## Request
Quote the article on brand extension strategy in full, word for word.

Understanding Brand Extension Strategy (With Successful Examples)

by Shreyas Nair  |  5th Apr, 2023 in Branding

Whether you are an entrepreneur, a businessman, a brand strategist or a branding agency employee, you must have stumbled around the concept of brand extension.

But have you ever wondered why brands adopt the brand extension strategy? And why is a brand extension a popular marketing strategy?

Most importantly, what exactly is a brand extension strategy? A brand extension strategy is a marketing approach that involves leveraging the existing brand equity and reputation of a company to introduce new products or services under the same brand name.

In other words, brand extension is a strategy where a company uses its well-established brand to launch new products or services in related or unrelated markets.

When is a brand extension a good strategy?

Brand extensions are smart and strategic decisions your brand can make when it has already established itself in the market and now wants to explore new categories in the same market or a different market altogether.

Brand extension strategy can take many forms, such as line extensions, where a company adds new products or variants to an existing product line, or brand extensions, where a company launches a new product or service in a new market under an existing brand name.

A brand extension strategy aims to leverage consumer trust and loyalty to drive sales of new products or services by leveraging the existing brand.

## Record excerpts
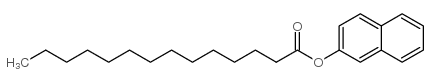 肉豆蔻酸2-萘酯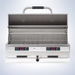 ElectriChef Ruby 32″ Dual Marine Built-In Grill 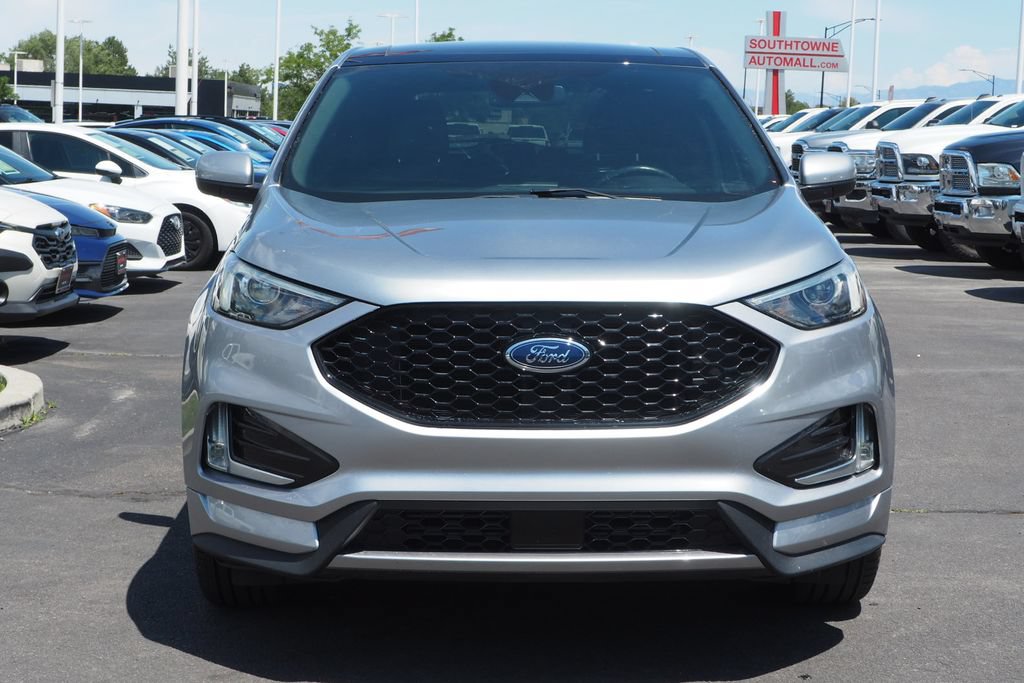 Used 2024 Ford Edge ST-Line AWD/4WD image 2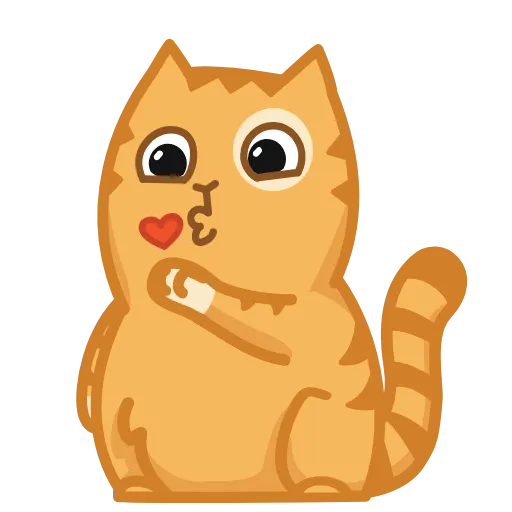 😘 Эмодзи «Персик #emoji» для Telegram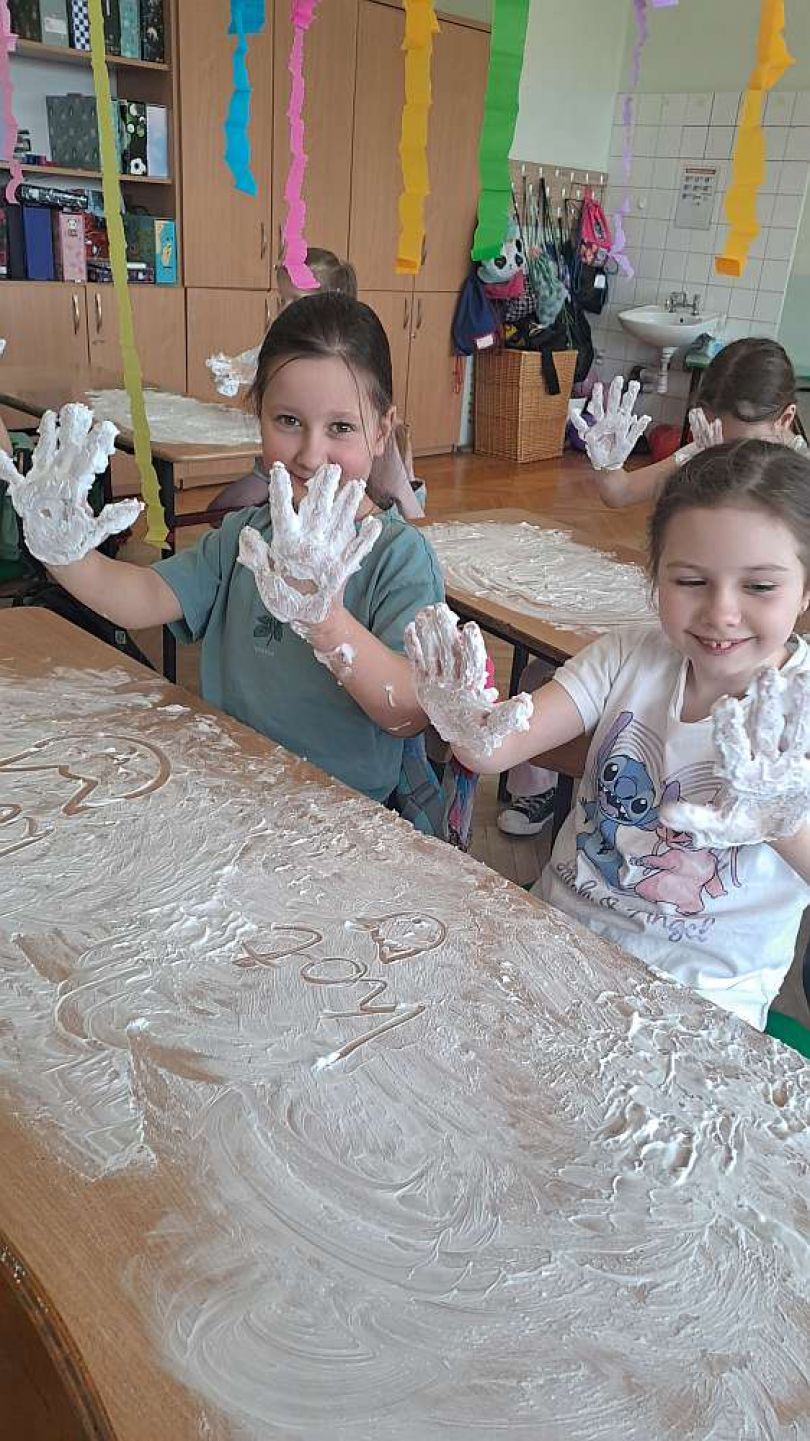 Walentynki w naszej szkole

---

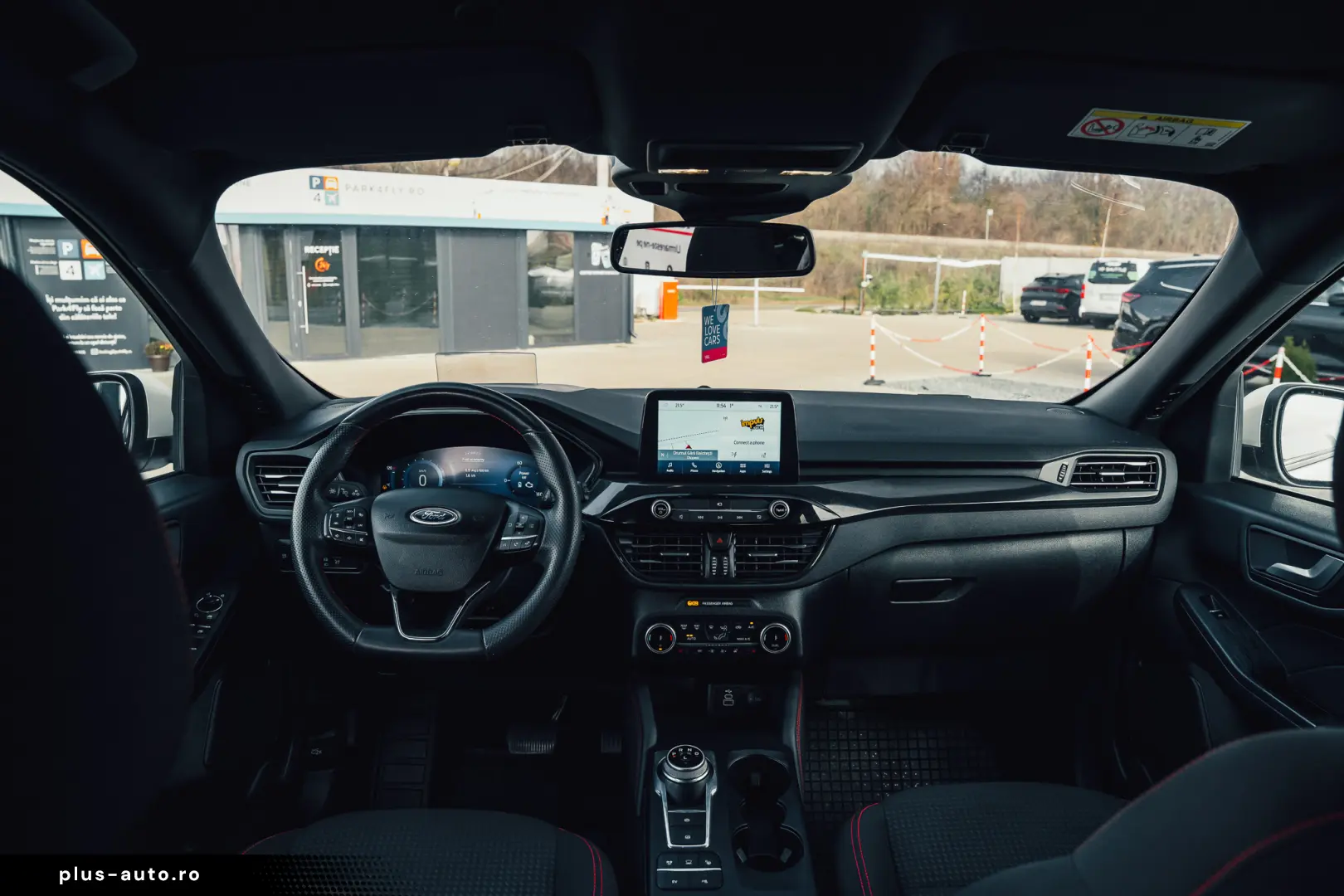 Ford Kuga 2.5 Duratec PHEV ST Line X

## Exercise solution
Understanding Brand Extension Strategy (With Successful Examples)

by Shreyas Nair  |  5th Apr, 2023 in Branding

Whether you are an entrepreneur, a businessman, a brand strategist or a branding agency employee, you must have stumbled around the concept of brand extension.

But have you ever wondered why brands adopt the brand extension strategy? And why is a brand extension a popular marketing strategy?

Most importantly, what exactly is a brand extension strategy? A brand extension strategy is a marketing approach that involves leveraging the existing brand equity and reputation of a company to introduce new products or services under the same brand name.

In other words, brand extension is a strategy where a company uses its well-established brand to launch new products or services in related or unrelated markets.

When is a brand extension a good strategy?

Brand extensions are smart and strategic decisions your brand can make when it has already established itself in the market and now wants to explore new categories in the same market or a different market altogether.

Brand extension strategy can take many forms, such as line extensions, where a company adds new products or variants to an existing product line, or brand extensions, where a company launches a new product or service in a new market under an existing brand name.

A brand extension strategy aims to leverage consumer trust and loyalty to drive sales of new products or services by leveraging the existing brand.